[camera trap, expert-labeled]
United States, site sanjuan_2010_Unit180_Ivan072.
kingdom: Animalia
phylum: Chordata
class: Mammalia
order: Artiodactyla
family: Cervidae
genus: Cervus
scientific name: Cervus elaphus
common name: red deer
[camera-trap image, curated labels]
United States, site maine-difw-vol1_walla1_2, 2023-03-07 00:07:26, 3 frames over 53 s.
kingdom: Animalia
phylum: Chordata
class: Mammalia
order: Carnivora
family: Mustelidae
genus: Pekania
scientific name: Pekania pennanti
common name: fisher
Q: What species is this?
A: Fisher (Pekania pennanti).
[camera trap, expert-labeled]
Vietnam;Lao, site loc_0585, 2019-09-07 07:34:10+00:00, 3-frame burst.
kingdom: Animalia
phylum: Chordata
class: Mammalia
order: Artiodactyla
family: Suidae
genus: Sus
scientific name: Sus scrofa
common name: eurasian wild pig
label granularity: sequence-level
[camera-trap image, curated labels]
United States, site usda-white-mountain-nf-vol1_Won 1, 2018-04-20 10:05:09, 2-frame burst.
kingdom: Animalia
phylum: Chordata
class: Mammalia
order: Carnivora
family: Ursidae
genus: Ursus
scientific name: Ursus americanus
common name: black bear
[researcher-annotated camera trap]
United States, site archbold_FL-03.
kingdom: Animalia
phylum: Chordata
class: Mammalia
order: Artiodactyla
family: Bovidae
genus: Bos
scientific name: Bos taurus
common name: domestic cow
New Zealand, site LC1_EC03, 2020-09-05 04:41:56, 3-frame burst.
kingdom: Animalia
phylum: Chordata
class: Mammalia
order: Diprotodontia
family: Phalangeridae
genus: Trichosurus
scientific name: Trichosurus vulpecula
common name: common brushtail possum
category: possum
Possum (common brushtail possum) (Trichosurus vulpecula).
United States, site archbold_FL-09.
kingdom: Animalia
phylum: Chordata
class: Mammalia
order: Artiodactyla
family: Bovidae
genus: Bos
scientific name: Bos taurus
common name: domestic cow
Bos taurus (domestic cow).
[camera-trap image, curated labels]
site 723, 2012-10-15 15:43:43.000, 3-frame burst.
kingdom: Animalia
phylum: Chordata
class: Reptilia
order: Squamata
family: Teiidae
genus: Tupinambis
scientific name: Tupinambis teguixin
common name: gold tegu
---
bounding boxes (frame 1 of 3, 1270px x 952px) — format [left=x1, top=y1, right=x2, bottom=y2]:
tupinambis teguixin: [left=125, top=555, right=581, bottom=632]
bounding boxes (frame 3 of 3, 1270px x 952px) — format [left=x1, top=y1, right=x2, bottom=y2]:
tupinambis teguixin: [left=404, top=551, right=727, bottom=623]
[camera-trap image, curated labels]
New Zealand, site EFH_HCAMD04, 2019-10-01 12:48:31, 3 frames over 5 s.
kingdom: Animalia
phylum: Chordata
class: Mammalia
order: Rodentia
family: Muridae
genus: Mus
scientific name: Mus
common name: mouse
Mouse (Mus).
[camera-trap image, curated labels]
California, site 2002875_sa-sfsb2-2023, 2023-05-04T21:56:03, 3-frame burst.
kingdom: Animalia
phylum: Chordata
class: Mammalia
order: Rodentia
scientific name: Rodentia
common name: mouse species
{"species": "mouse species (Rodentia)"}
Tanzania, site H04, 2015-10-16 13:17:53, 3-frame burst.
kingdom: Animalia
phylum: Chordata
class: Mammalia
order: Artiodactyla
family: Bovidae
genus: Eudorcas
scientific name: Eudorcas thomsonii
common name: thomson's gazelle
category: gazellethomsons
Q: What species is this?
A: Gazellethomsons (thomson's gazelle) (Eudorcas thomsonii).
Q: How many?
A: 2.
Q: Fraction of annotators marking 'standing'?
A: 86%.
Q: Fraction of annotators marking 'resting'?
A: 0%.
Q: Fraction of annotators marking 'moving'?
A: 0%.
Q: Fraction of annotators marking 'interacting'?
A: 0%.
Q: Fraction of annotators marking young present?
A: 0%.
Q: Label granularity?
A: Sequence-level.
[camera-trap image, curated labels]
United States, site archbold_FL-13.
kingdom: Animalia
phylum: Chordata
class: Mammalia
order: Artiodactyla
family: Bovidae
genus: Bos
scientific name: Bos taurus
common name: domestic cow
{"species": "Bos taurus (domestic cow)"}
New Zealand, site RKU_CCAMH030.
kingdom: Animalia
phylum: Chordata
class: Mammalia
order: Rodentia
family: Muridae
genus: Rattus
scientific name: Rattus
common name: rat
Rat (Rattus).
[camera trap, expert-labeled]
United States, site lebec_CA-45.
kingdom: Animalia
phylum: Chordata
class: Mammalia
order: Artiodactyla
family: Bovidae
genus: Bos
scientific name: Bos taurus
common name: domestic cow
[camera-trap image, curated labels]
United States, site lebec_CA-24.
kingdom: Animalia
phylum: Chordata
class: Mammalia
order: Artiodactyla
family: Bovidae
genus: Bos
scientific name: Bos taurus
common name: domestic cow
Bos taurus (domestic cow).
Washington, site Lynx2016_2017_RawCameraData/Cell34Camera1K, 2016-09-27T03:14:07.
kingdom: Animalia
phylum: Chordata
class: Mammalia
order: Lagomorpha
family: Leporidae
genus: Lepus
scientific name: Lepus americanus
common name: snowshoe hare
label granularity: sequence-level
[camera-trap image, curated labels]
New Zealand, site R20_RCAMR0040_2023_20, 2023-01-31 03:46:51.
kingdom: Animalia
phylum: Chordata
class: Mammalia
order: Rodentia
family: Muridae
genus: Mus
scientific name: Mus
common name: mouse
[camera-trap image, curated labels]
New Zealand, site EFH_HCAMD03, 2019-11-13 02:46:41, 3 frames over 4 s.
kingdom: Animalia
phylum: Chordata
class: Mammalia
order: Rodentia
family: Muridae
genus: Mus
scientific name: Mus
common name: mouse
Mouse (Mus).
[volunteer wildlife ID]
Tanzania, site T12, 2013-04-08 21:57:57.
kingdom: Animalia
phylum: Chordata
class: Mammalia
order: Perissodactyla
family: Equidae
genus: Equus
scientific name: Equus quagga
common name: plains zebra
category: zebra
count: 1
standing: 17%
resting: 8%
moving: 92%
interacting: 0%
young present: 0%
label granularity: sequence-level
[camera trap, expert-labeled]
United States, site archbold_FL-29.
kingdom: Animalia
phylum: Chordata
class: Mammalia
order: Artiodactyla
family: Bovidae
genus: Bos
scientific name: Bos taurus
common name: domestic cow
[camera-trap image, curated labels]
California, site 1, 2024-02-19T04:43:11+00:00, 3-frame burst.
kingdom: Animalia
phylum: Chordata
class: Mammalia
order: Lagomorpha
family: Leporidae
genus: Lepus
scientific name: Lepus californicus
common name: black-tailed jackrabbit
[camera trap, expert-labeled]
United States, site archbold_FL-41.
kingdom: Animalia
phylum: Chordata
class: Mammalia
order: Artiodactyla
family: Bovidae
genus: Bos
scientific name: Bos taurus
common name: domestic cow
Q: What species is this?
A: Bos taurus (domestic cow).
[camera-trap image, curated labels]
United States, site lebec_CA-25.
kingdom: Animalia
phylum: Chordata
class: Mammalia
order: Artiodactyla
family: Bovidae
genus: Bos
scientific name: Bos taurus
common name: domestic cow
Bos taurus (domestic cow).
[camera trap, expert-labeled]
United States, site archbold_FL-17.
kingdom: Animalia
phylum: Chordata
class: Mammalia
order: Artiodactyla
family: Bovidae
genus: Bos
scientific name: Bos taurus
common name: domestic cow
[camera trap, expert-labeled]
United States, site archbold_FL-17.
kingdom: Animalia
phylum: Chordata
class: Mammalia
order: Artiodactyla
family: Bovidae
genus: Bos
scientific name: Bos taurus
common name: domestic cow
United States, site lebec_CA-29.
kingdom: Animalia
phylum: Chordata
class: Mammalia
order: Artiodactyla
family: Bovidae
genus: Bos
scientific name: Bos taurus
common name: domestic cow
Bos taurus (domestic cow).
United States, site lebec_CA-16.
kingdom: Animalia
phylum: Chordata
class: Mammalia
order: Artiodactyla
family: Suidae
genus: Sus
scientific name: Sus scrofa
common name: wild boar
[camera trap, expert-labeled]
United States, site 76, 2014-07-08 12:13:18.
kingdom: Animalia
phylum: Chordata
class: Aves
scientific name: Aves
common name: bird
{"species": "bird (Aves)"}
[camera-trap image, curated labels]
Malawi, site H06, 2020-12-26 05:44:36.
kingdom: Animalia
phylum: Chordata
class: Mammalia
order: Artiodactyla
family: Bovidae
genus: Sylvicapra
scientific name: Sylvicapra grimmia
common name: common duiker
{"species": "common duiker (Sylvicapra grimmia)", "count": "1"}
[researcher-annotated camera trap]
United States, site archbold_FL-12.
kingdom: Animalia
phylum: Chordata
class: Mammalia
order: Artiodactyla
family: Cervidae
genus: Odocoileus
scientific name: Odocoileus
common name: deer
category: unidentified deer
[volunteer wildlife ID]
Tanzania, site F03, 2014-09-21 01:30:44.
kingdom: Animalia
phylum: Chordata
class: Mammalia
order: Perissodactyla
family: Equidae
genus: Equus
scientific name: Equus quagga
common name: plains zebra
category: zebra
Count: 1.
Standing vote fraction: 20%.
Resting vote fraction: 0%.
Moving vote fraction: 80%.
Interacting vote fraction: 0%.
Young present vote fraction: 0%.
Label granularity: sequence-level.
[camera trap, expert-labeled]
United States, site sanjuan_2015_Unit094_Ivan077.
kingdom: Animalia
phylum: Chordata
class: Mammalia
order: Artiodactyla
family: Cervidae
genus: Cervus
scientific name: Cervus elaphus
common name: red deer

::::::::::

* WHAT IS NEEDED *
Among the entries, how many lines include the word "deer"? Answer with only the number.

* WORKED SOLUTION *
4